**Short task A**
Why does the article on the cannabis smuggling investigation say the case is about more than illicit marijuana? Answer in one to three sentences.
**Short task B**
Pick up the article on the cannabis smuggling investigation after its last sentence and keep writing.

**Extracted text**
Homeland Security, NYPD team up on cannabis smuggling investigation

The case isn't only about illicit marijuana: 'It's bigger than that.'

This article has been updated.

The U.S. Department of Homeland Security has teamed up with the New York National Guard and New York City Police Department to investigate illegal cannabis smuggling across the U.S., potentially by international crime rings with roots in Eastern Europe, Green Market Report has learned.

The New York National Guard Counterdrug Task Force is looking into “illicit cannabis coming across state lines and being sold in New York,” a source close to the investigation told Green Market Report.

The investigation is being spearheaded by the NYPD and Homeland Security. The Drug Enforcement Administration is not yet involved, nor is any other federal agency, he said.

The source said he was just assigned to the case, which is “an interstate federal case involving illicit cannabis trafficking, marijuana cultivation, distribution, money laundering, human trafficking, shell companies, and other illegal activities.”

Law enforcement intelligence has identified farms in California that are connected to the case he’s working on, and which are being used to launder money, “But we want to be able to track how are they moving (cannabis) from California to New York, and where’s it going,” he said.

**Dataset excerpts**
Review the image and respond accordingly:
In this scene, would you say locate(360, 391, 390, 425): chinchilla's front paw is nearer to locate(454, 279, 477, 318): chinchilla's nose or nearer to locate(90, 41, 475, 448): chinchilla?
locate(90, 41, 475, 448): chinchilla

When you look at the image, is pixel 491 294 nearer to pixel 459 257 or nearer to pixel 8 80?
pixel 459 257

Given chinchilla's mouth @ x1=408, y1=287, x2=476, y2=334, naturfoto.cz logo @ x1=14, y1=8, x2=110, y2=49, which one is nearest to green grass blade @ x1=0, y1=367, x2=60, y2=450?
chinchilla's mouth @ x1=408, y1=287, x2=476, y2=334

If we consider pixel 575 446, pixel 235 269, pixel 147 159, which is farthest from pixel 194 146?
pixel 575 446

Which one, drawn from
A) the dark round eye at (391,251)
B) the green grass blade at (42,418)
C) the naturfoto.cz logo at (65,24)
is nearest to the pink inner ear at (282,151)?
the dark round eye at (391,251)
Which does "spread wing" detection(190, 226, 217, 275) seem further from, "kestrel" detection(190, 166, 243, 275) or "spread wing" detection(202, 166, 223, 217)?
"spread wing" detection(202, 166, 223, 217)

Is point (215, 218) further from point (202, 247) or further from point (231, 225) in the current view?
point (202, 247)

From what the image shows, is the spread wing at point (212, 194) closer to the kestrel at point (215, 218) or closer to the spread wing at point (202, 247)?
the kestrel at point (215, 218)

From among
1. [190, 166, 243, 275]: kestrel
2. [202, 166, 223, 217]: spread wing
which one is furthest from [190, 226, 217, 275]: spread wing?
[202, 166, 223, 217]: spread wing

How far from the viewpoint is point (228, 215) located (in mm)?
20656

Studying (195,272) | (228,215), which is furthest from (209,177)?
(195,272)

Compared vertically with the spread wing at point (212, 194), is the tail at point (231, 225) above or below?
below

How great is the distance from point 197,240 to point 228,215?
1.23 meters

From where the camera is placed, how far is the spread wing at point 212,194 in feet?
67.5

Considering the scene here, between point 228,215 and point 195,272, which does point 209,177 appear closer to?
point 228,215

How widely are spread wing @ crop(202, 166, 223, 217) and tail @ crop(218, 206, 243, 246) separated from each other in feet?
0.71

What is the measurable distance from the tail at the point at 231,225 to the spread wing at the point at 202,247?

**Output A**
According to a source close to the investigation, it is an interstate federal case that involves illicit cannabis trafficking along with marijuana cultivation, distribution, money laundering, human trafficking, shell companies, and other illegal activities. It may also involve international crime rings with roots in Eastern Europe.

**Output B**
The case isn’t only about illicit marijuana, the source emphasized. In fact, that’s not even necessarily the central focus of the investigation.

“It’s bigger than that. It’s involving major multinational crime. We’re talking about financial crimes, human trafficking, forced labor,” he said. “It’s a big case.”

The investigation is looking at illicit cannabis sales in New York and California, possible open-source trucking routes between the two states, track-and-trace data and programs, and so-called “burner distributors” shipping legal cannabis from California to New York.

Homeland Security was also involved in seven search warrants being executed in New York on smoke shops that were allegedly selling illegal marijuana “after a year-long investigation,” the Westchester Journal News reported Thursday. Those warrants were executed at two shops in Clarkstown, two in Orangetown, and one in the Village of Suffern. The businesses searched were not identified by name.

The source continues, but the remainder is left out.